One CBS employee told The Independent that “Gayle instead made it about her not liking the fact that people are talking to the press about her future at CBS News. Forget the substance of people’s grievances and fears.”

A CBS News insider told the outlet that King’s statement during the meeting may have been a last-ditch effort to keep her job on CBS Mornings and “stay relevant.” The staffer said King has “never been a leader” at the network, and “is in dire need of someone the staff can rally around.”
“She’s not going to say anything against the person who will determine her job status. This was her only play,” the insider said.
Another staffer at CBS said that much of the newsroom was “pretty salty” over King’s statement during the meeting. They said that King “started off almost protective” of the CBS News staff, but that her speech devolved into such an “utter disappointment” as she made it “about her not liking the fact that people are talking to the press about her future at CBS News.”
Some employees felt differently, with one telling the outlet that King received applause from staff throughout the speech.
“It was nothing but positive feelings at the end of the town hall yesterday,” one staffer said.
The Daily Beast reached out to CBS News for comment.
CBS News has been in turmoil since the network bought Weiss’s news and opinion blog, The Free Press, for $150 million and installed Weiss, who had no TV news experience before this role, as editor-in-chief.

Ratings for the network’s signature programming, including 60 Minutes and CBS Evening News, have taken a nosedive under Weiss as she continues to make the network more Trump-friendly.
Weiss told staffers on the Tuesday call that if they did not agree with her vision for CBS News, they were free to quit.
“It’s a free country, and I completely respect if you decide this is just not the right place at the right time for you,” she said.
Weiss’s all-hands meeting came as NPR reported ahead of the meeting that layoffs were expected at the network. Newly installed CBS Evening News anchor Tony Dokoupil and the show’s executive producer Kim Harvey had “tried to dissuade management from making any cuts,” according to a Variety report.
Despite that, one day after the meeting, the network began offering buyouts to employees at CBS Evening News.

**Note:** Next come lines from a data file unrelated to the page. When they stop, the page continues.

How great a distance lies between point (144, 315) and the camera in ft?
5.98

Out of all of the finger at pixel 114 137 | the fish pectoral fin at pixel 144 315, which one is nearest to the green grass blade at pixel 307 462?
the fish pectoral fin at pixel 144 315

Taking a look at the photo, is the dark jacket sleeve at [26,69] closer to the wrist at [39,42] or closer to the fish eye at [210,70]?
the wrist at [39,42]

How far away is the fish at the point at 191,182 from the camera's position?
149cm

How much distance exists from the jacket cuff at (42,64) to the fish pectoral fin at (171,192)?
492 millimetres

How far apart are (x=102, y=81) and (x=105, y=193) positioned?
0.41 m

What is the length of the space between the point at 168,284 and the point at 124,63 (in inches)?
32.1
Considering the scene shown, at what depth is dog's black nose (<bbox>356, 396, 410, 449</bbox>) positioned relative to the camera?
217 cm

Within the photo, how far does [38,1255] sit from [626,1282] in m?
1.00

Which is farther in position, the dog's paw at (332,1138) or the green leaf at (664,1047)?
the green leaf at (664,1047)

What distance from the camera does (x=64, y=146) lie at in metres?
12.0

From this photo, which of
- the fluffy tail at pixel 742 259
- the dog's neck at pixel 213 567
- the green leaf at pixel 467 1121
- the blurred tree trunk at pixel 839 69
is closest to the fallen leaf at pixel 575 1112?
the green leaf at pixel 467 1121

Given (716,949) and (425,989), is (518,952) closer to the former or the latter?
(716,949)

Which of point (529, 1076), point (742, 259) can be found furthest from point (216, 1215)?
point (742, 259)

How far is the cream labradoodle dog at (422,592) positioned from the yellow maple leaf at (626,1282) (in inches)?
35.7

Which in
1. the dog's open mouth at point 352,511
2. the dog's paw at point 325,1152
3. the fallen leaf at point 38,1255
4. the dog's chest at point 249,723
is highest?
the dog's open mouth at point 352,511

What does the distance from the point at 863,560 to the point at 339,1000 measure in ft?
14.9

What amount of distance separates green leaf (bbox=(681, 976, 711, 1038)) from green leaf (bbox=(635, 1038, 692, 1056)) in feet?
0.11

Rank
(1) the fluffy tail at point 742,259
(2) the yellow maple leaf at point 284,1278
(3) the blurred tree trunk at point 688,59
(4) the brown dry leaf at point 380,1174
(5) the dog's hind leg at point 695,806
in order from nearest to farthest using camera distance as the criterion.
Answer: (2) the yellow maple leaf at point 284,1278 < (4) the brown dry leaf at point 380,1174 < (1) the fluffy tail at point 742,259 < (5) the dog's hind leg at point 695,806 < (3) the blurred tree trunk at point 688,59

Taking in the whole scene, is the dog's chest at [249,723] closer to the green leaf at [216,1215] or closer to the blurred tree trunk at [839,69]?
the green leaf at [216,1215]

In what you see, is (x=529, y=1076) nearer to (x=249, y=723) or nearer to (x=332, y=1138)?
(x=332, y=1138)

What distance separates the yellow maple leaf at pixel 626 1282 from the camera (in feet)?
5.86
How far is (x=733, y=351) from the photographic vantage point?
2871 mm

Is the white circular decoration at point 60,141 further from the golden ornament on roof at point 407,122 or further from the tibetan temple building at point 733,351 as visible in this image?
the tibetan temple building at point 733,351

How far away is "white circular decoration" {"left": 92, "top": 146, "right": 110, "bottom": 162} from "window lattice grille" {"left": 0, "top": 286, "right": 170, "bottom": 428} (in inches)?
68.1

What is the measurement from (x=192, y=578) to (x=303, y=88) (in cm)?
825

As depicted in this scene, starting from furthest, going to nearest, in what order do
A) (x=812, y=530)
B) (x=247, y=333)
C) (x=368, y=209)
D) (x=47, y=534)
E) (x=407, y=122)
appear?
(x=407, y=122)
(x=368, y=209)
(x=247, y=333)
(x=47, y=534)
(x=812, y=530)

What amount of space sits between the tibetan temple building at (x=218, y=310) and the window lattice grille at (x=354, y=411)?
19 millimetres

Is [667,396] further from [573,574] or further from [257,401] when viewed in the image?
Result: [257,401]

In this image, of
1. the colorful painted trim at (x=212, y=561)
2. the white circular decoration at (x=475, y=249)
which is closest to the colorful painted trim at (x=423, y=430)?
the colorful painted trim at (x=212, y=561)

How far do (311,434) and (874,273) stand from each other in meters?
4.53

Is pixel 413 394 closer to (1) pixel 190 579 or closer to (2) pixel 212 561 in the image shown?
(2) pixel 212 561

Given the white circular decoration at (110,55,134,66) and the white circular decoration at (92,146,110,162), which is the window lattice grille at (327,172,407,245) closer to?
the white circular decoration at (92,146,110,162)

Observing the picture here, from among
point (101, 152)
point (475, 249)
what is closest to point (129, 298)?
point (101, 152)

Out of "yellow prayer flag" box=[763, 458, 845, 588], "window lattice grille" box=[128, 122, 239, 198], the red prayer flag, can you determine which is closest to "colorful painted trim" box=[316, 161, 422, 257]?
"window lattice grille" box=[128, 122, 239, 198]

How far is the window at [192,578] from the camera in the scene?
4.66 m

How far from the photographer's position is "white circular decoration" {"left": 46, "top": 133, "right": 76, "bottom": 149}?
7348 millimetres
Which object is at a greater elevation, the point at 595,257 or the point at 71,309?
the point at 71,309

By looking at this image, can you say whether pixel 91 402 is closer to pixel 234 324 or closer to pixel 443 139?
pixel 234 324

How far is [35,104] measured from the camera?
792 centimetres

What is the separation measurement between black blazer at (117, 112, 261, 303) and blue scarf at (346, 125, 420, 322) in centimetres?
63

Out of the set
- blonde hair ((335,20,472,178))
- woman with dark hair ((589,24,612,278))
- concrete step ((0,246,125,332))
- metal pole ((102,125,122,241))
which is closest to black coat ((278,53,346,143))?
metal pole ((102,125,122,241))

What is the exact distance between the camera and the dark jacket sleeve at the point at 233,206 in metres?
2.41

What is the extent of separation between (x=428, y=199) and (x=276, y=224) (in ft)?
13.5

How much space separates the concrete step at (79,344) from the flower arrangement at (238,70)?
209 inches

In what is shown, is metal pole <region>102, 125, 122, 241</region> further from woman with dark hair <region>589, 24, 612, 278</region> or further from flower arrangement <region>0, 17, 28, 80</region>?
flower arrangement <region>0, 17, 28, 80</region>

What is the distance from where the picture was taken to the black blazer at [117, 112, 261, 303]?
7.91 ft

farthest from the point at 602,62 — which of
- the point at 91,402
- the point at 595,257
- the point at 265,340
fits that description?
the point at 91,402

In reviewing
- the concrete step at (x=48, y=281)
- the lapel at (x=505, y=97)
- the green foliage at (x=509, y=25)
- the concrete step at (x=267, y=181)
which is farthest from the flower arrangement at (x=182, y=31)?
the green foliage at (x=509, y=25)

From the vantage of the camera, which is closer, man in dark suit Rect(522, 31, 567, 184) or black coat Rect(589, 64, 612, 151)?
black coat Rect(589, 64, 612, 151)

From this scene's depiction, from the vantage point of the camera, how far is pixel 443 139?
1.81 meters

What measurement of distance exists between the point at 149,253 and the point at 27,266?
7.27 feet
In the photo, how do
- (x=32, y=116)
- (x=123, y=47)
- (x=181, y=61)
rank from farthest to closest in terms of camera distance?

“At yesterday’s All-Hands, Bari charted a course for CBS News that’s very different from the one we’re now on. The Evening News has a new host and a new direction, and there will be more change coming,” an email to Evening News staff reads.
“We hope you are excited about this vision, but we understand that some of you may not be, and we want to provide support. As such, we are offering an extraordinary chance to leave CBS News with an enhanced separation payment,” the email continued.
Staff have been given until Monday to respond.
During the all-hands meeting, one staffer confronted Weiss about changes at CBS Evening News.
“Certain decisions and editorial choices have scared us. At Evening News, people are afraid for their jobs and afraid to even speak for fear of retaliation,” the staffer said at the meeting.
“There has been a chilling effect within our newsroom,” they continued. “It feels right now like if we offer feedback, alternatives, or constructive criticism, that we are asking for targets on our backs—or the answer is simply no.”